In [None]:
from datascience import *
import numpy as np

%matplotlib inline
import matplotlib.pyplot as plots
plots.style.use('fivethirtyeight')

## Histogram Review: Heights and Heredity ##

In [None]:
galton = Table.read_table('galton.csv')
galton

In [None]:
galton.hist('midparentHeight')

In [None]:
galton.hist('childHeight')

In [None]:
galton.hist('midparentHeight', 'childHeight')

## Apply

In [None]:
staff = Table().with_columns(
    'Employee', make_array('Jim', 'Dwight', 'Michael', 'Creed'),
    'Birth Year', make_array(1985, 1988, 1967, 1904)
)
staff

In [None]:
def greeting(person):
    return 'Dunder Mifflin, this is ' + person

In [None]:
greeting('Pam')

In [None]:
greeting('Erin')

In [None]:
staff.apply(greeting, 'Employee')

In [None]:
def name_and_age(name, year):
    age = 2019 - year
    return name + ' is ' + str(age)

In [None]:
staff.apply(name_and_age, 'Employee', 'Birth Year')

## Prediction ##

In [None]:
galton = Table.read_table('galton.csv')
galton

In [None]:
galton.scatter('midparentHeight', 'childHeight')

In [None]:
galton.scatter('midparentHeight', 'childHeight')
plots.plot([67.5, 67.5], [50, 85], color='red', lw=2)
plots.plot([68.5, 68.5], [50, 85], color='red', lw=2);

In [None]:
nearby = galton.where('midparentHeight', are.between(67.5, 68.5))
nearby_mean = nearby.column('childHeight').mean()
nearby_mean

In [None]:
galton.scatter('midparentHeight', 'childHeight')
plots.plot([67.5, 67.5], [50, 85], color='red', lw=2)
plots.plot([68.5, 68.5], [50, 85], color='red', lw=2)
plots.scatter(68, nearby_mean, color='red', s=50);

In [None]:
def predict(h):
    nearby = galton.where('midparentHeight', are.between(h - 1/2, h + 1/2))
    return nearby.column('childHeight').mean()

In [None]:
predict(68)

In [None]:
predict(70)

In [None]:
predict(73)

In [None]:
predicted_heights = galton.apply(predict, 'midparentHeight')
predicted_heights

In [None]:
galton = galton.with_column('predictedHeight', predicted_heights)

In [None]:
galton.select(
    'midparentHeight', 'childHeight', 'predictedHeight').scatter('midparentHeight')

## Prediction Accuracy ##

In [None]:
def difference(x, y):
    return x - y

In [None]:
pred_errs = galton.apply(difference, 'predictedHeight', 'childHeight')
pred_errs

In [None]:
galton = galton.with_column('errors',pred_errs)
galton

In [None]:
galton.hist('errors')

In [None]:
galton.hist('errors', group='gender')

# Discussion Question

In [None]:
def predict_smarter(h, g):
    nearby = galton.where('midparentHeight', are.between(h - 1/2, h + 1/2))
    nearby_same_gender = nearby.where('gender', g)
    return nearby_same_gender.column('childHeight').mean()

In [None]:
predict_smarter(68, 'female')

In [None]:
predict_smarter(68, 'male')

In [None]:
smarter_predicted_heights = galton.apply(predict_smarter, 'midparentHeight', 'gender')
galton = galton.with_column('smartPredictedHeight', smarter_predicted_heights)

In [None]:
smarter_pred_errs = galton.apply(difference, 'childHeight', 'smartPredictedHeight')
galton = galton.with_column('smartErrors', smarter_pred_errs)

In [None]:
galton.hist('smartErrors', group='gender')

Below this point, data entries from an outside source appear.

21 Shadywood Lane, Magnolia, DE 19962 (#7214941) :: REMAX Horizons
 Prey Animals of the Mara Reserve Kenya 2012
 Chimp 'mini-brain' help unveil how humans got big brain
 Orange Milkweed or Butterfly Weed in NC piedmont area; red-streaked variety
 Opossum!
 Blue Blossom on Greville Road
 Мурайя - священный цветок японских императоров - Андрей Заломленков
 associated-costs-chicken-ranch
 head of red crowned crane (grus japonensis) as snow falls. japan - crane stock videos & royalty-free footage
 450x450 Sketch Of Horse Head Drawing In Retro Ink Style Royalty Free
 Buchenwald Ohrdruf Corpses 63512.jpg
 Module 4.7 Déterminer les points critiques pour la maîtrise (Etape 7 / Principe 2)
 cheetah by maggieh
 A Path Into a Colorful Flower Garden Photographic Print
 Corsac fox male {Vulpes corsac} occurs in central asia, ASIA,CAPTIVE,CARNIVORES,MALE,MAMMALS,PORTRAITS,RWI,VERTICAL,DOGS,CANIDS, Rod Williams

## Grouping by One Column ##

In [None]:
cones = Table.read_table('cones.csv')

In [None]:
cones

In [None]:
cones.group('Flavor')

In [None]:
cones.drop('Color').group('Flavor', np.average)

In [None]:
cones.drop('Color').group('Flavor', min)

## Grouping By One Column: Welcome Survey ##

In [None]:
survey = Table.read_table('welcome_survey_v2.csv')
survey

In [None]:
survey.group('Year', np.average)

In [None]:
by_extra = survey.group('Extraversion', np.average)
by_extra

In [None]:
by_extra.select(0,2,3).plot('Extraversion') # Drop the 'Years average' column

In [None]:
by_extra.select(0,3).plot('Extraversion')

## Lists

In [None]:
[1, 5, 'hello', 5.0]

In [None]:
[1, 5, 'hello', 5.0, make_array(1,2,3)]

## Grouping by Two Columns ##

In [None]:
survey = Table.read_table('welcome_survey_v3.csv')

In [None]:
survey.group(['Handedness','Sleep position']).show()

## Pivot Tables

In [None]:
survey.pivot('Sleep position', 'Handedness')

In [None]:
survey.pivot('Sleep position', 'Handedness', values='Extraversion', collect=np.average)

In [None]:
survey.group('Handedness', np.average)

## Lists

In [None]:
simple_list = ['hello', 7, 3.14, True]
simple_list

In [None]:
my_array = make_array(1, 2, 3)

crowded_list = [my_array, 'what is going on', -10]
crowded_list

In [None]:
Table().with_columns('Numbers', [1, 2, 3])

In [None]:
drinks = Table(['Drink', 'Cafe', 'Price'])
drinks

In [None]:
drinks = drinks.with_rows([
    ['Milk Tea', 'Asha', 5.5],
    ['Espresso', 'Strada',  1.75],
    ['Latte',    'Strada',  3.25],
    ['Espresso', "FSM",   2]
])
drinks

## Cross-classification: grouping by two columns

In [None]:
survey.group(['Handedness','Sleep position']).show()

In [None]:
survey.pivot('Sleep position', 'Handedness')

In [None]:
survey.pivot('Sleep position', 'Handedness', 'Hours of sleep', np.average)

In [None]:
(survey.select('Handedness', 'Sleep position', 'Hours of sleep')
       .group(['Handedness','Sleep position'], np.average)).show()

In [None]:
# Here, pivot doesn't know how to combine all the hours of sleep
# for each subgroup of students
survey.pivot('Sleep position', 'Handedness', 'Hours of sleep')

## Challenge Question ##

In [None]:
sky = Table.read_table('skyscrapers_v2.csv')
sky = (sky.with_column('age', 2020 - sky.column('completed'))
          .drop('completed'))
sky.show(3)

In [None]:
# 1. For each city, what’s the tallest building for each material?







In [None]:
# 2. For each city, what’s the height difference between the tallest 
#    steel building and the tallest concrete building?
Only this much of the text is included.